**Objective 1**
Return the MaCS variance report below in full, word for word.

**Provided text**
What is the expected output? What do you see instead?
- The variance of the number of segregating sites (S) over the 1000 loci that 
result from running ms and MaCS should be compatible, as it been shown in the 
supplementary information of the MaCS original paper. Yet it seems that MaCS 
produces a much smaller variance of S than ms does. In my case, the standard 
deviation for S in the MaCS data set is only half of that in the ms data set. 
The same pattern is also observed under a model without migration and/or with a 
variety of values for the -h switch. Please refer to the Fig2 attached in the 
issue 17 for an idea of the difference in variance.

What version of the product are you using? On what operating system?
- I tested the above MaCS commands in the last version (via svn repository) on 
a Mac OS X 10.6 system.

I wonder what makes MaCS produce much less variation. Please help identify 
things that I might have made/overlooked.

Thanks,
PingHsun(Benson)

**Working data**
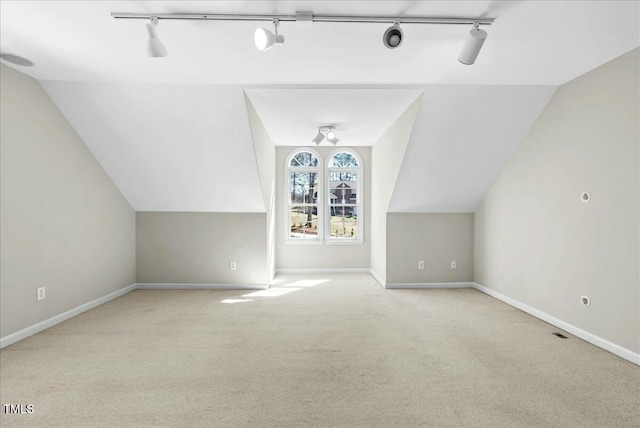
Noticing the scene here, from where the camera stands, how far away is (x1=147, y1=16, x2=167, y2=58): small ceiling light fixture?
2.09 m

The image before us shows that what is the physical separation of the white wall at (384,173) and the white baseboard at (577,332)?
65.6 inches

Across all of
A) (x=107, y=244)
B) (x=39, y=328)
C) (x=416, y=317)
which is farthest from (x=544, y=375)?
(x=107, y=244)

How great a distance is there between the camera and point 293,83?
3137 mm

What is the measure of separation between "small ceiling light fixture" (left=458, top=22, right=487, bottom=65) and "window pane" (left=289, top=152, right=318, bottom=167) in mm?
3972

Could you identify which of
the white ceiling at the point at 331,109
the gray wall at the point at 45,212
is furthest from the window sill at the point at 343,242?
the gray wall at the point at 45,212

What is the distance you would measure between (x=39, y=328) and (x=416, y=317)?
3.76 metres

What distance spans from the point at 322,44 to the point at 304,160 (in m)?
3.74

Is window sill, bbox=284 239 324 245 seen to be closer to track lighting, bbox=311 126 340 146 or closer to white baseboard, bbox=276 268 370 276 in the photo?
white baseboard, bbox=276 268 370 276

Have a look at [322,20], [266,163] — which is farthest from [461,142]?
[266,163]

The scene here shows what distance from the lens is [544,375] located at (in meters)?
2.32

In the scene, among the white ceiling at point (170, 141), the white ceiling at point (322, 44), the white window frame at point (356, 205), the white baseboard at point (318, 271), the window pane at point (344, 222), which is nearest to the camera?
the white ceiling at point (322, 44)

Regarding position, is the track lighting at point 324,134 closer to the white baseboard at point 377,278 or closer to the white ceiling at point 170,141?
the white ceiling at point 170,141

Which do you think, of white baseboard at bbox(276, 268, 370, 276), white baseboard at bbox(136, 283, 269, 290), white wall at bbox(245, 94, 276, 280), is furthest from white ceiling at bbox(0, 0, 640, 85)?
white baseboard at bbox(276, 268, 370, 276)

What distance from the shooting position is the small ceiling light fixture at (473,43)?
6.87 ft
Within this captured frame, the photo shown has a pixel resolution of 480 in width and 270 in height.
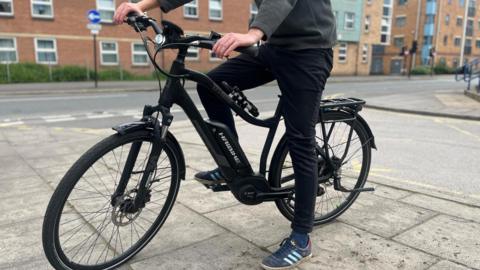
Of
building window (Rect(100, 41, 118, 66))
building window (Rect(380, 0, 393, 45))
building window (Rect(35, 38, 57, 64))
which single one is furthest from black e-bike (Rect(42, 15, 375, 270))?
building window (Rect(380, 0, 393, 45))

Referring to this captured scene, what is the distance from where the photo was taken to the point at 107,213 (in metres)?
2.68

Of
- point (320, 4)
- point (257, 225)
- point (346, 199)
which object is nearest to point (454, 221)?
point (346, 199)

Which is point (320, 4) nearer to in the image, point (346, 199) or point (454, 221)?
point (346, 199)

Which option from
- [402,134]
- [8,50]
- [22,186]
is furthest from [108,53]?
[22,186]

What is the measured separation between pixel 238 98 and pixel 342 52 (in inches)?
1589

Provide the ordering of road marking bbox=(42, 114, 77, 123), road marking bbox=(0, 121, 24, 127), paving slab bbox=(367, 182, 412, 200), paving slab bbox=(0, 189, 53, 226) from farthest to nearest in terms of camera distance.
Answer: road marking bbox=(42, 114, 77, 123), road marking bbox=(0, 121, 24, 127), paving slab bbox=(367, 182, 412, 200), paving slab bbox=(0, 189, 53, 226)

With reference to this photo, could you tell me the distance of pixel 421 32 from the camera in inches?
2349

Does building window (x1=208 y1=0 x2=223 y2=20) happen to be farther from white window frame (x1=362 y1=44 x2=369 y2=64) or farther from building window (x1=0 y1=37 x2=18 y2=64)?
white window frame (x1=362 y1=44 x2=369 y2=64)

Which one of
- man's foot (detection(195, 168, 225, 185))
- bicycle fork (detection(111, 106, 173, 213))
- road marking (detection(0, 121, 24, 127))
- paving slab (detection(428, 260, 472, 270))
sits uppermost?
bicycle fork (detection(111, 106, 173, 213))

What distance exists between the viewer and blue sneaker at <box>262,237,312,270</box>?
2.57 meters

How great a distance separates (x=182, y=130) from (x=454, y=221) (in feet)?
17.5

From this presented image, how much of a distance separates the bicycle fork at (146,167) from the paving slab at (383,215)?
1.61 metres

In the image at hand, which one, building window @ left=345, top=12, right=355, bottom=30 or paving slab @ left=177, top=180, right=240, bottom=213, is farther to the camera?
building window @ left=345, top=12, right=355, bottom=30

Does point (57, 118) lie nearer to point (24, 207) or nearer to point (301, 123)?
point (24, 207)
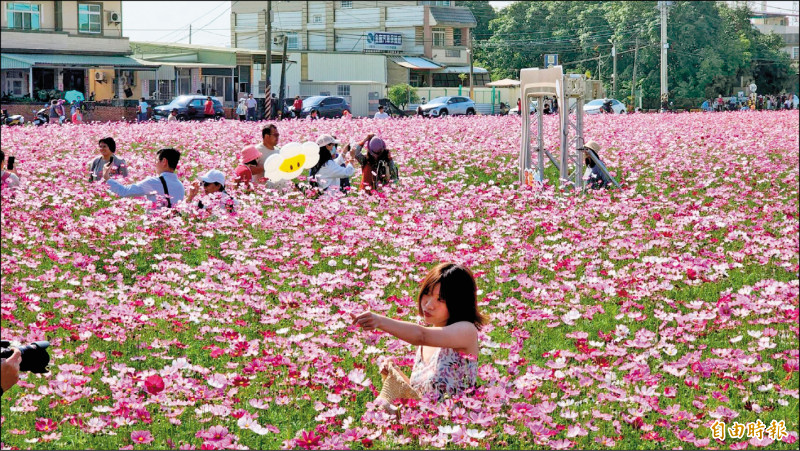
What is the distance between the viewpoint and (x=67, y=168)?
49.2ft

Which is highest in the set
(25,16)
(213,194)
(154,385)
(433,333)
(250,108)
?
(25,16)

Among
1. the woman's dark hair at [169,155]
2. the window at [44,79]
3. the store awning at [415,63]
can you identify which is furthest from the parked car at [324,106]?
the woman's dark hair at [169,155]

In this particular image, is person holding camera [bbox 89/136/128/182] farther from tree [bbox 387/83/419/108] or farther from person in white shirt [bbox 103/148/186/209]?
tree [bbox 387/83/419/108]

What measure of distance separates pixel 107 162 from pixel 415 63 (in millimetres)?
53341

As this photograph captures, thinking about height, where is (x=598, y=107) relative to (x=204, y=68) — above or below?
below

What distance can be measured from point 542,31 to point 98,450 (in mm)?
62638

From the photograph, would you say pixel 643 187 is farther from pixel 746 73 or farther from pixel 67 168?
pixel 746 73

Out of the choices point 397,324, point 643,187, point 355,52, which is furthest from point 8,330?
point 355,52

**Objective 2**
Collect each line of the records above that contains the word "photograph", matching its case exactly.

**Task answer 1**
What is the expected output? What do you see instead?
- The variance of the number of segregating sites (S) over the 1000 loci that 
result from running ms and MaCS should be compatible, as it been shown in the 
supplementary information of the MaCS original paper. Yet it seems that MaCS 
produces a much smaller variance of S than ms does. In my case, the standard 
deviation for S in the MaCS data set is only half of that in the ms data set. 
The same pattern is also observed under a model without migration and/or with a 
variety of values for the -h switch. Please refer to the Fig2 attached in the 
issue 17 for an idea of the difference in variance.

What version of the product are you using? On what operating system?
- I tested the above MaCS commands in the last version (via svn repository) on 
a Mac OS X 10.6 system.

I wonder what makes MaCS produce much less variation. Please help identify 
things that I might have made/overlooked.

Thanks,
PingHsun(Benson)

**Task answer 2**
As this photograph captures, thinking about height, where is (x=598, y=107) relative to (x=204, y=68) — above or below?
From the photograph, would you say pixel 643 187 is farther from pixel 746 73 or farther from pixel 67 168?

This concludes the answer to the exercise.